Dari manapun datangnya pengetahuan, itulah disebut guru.
Beberapa tahun yang lalu, Yadu, yaitu leluhur dari para Yàdawa ini
menemui seorang pemuda yang terpelajar. “Darimana kau mempelajari semua itu ?
Siapa yang menjadi gurumu ?”
Jawab pemuda tersebut: “Untuk belajar, anda tidak memerlukan guru yang khusus”. “Lihatlah bumi, dia selalu diinjak oleh tapak kaki semua mahluk,
namun dia memaafkan semua perbuatan mereka.
Dari bumi anda bisa mempelajari
seni memaafkan, semua perlakuan pada diri anda.
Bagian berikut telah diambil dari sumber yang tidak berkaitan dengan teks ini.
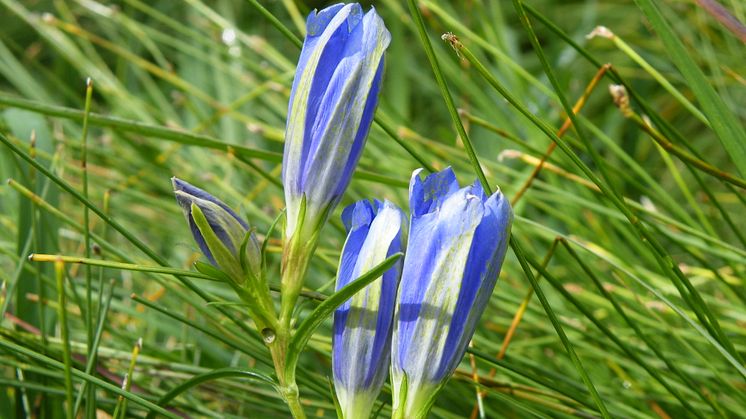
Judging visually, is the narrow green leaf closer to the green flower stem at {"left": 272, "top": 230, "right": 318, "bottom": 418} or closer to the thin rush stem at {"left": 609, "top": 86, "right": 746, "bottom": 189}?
the thin rush stem at {"left": 609, "top": 86, "right": 746, "bottom": 189}

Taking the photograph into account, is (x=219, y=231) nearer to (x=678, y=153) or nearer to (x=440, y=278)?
(x=440, y=278)

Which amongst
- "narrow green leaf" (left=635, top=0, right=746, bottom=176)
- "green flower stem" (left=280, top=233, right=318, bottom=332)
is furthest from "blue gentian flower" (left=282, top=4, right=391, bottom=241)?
"narrow green leaf" (left=635, top=0, right=746, bottom=176)

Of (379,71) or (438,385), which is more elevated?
(379,71)

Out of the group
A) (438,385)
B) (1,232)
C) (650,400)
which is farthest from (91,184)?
(438,385)

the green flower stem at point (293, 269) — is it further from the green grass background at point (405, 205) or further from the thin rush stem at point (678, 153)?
the thin rush stem at point (678, 153)

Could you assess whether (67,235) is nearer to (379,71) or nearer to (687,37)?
(379,71)

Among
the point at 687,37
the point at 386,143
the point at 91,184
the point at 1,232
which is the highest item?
the point at 687,37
Kemudian lihatlah udara yang
memenuhi seluruh ruang sampai molekul yang terkecil, namun tidak pernah terikat
pada salah satu benda tertentu.
Dari udara ini kita bisa mempelajari seni
ketidak terikatan. Lalu pandanglah langit yang tidak bergeser sedikit pun oleh
awan yang senantiasa menutupinya. Dari langit itu kita bisa tahu bagaimana
àtman yang berada dalam diri kita tidak terikat pada pengaruh indera.
Lihatlah
air yang membersihkan berbagai kotoran dan dari air kita bisa belajar tentang
kebajikan dari penyucian diri. Lihatlah api yang bisa berubah wujud sesuai
dengan fungsinya dan dari api ini kita bisa belajar untuk mengetahui bahwa
àtman bisa mengambil wujud apapun. Lihatlah bulan (dewa Candra).
Sebenarnya
bulan sendiri tidak pernah berubah. Dari filsafat bulan ini kita bisa
mengetahui bahwa àtman tidak pernah berubah seperti yang kita lihat dengan
sudut padangan manusiawi.
Hanya ilusi yang membuat kita menganggap àtman selalu
berubah. Lihatlah matahari yang menyerap air pada musim panas dan
mengembalikannya pada musim hujan, demi-kianlah para bijak memanfaatkan indera
manusiawi beliau tanpa terikat dan kemudian mengembalikannya lagi.”
Ada banyak guru seperti itu. Kita bisa belajar dari semua itu. Dan
sebenarnya tidak diperlukan lagi guru yang lebih formal.